16.05.2018 | Spatenstich für regeneratives Nahwärmeprojekt am 13.05. bei gutem Wetter geglückt
Im oberbayerischen Moosach hat die Naturstrom AG den Bau des Nahwärmenetzes gestartet. Beim feierlichen Spatenstich waren neben den beteiligten Firmen die Gemeinde und die Energiegenossenschaft Regenerative Energie Ebersberg eG (REGE eG) dabei.
 
 
V.l.: Dietmar Münnich (Ingenieurbüro dme-consult Rosenheim), Willi Mirus (2. BGM Moosach), Hans Gröbmayr (Klimaschutzmanager des Landkreises), Arne Lotzkat ( Ingenieurbüro dme-consult Rosenheim), Hans Bücher und Julian Lampl (Baufirma), Walter Mündel und Wolfgang Poschenrieder (REGE), Peter Prantl (Fa.

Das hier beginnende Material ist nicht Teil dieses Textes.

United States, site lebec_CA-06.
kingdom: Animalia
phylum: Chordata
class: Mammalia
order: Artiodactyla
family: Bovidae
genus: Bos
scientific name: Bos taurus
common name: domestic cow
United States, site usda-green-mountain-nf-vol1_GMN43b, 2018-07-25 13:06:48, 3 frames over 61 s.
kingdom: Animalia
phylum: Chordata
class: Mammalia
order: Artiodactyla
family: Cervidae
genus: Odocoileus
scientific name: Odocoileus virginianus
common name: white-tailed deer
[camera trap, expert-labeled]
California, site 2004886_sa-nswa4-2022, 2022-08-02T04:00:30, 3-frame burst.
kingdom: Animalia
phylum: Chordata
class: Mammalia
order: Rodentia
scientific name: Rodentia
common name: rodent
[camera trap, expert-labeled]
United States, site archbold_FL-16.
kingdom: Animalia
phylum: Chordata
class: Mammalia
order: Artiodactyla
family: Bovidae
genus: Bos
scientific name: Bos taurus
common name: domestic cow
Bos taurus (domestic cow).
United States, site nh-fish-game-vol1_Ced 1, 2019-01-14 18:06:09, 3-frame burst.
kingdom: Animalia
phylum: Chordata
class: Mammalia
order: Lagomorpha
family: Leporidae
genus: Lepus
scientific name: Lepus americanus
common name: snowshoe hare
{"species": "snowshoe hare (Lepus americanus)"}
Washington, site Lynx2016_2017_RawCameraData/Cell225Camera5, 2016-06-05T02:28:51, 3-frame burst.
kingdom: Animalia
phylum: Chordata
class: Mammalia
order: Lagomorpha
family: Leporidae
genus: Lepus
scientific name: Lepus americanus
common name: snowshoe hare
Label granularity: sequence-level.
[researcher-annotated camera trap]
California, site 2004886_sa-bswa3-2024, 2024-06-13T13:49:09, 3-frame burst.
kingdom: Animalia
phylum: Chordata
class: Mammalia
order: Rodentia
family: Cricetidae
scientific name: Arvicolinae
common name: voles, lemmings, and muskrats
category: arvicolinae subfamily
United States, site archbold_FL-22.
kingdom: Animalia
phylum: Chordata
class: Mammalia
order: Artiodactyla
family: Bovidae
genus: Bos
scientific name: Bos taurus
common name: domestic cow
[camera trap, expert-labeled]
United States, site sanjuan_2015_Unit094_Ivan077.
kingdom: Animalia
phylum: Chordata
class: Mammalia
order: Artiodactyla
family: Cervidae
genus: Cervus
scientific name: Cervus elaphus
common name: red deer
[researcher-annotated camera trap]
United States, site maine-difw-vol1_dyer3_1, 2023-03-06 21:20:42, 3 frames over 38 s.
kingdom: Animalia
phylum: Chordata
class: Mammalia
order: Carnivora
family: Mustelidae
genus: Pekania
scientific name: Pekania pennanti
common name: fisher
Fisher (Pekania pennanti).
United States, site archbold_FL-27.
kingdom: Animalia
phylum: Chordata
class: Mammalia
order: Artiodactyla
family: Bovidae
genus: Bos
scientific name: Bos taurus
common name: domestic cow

Erdbau Prantl-Robben), Iris Kneissl (Naturstrom AG), Landrat Robert Niedergesäß und Bürgermeister Eugen Gillhuber.
 
Mit einer Kombination aus Solar- und Bioenergie sollen in Moosach viel alte Ölheizungen ersetzt werden. Der Wärmebedarf privater und kommunaler Anschlussnehmer wird mit einem 390-kW- und zwei 530-kW-Biomassekesseln sowie einer 1.106  m² großen Freiflächen-Solarthermieanlage gedeckt. Im Sommer soll die Solaranlage einen wichtigen Beitrag für die Wärmeversorgung leisten und den Holzeinsatz in der Energiezentrale reduzieren. Bei Mehrbedarf sowie in den Wintermonaten werden die Biomassekessel bedarfsgerecht zugeschaltet, berichtet die Naturstrom AG.
 
Zwischengespeichert wird die Wärme in einem 100 m³ großen Pufferspeicher. Als Brennstoff für die drei Biomassekessel kommen Hackschnitzel aus der Region zum Einsatz. Zunächst sieht das Betriebskonzept die Nutzung des beim angrenzenden Sägewerk anfallenden Restholz vor. Bei Mehrbedarf werden von hiesigen Anbietern die entsprechenden Hackschnitzelmengen zugekauft. Das Restholz wird direkt vor Ort im Sägewerk gehäckselt und in den Bunker eingebracht.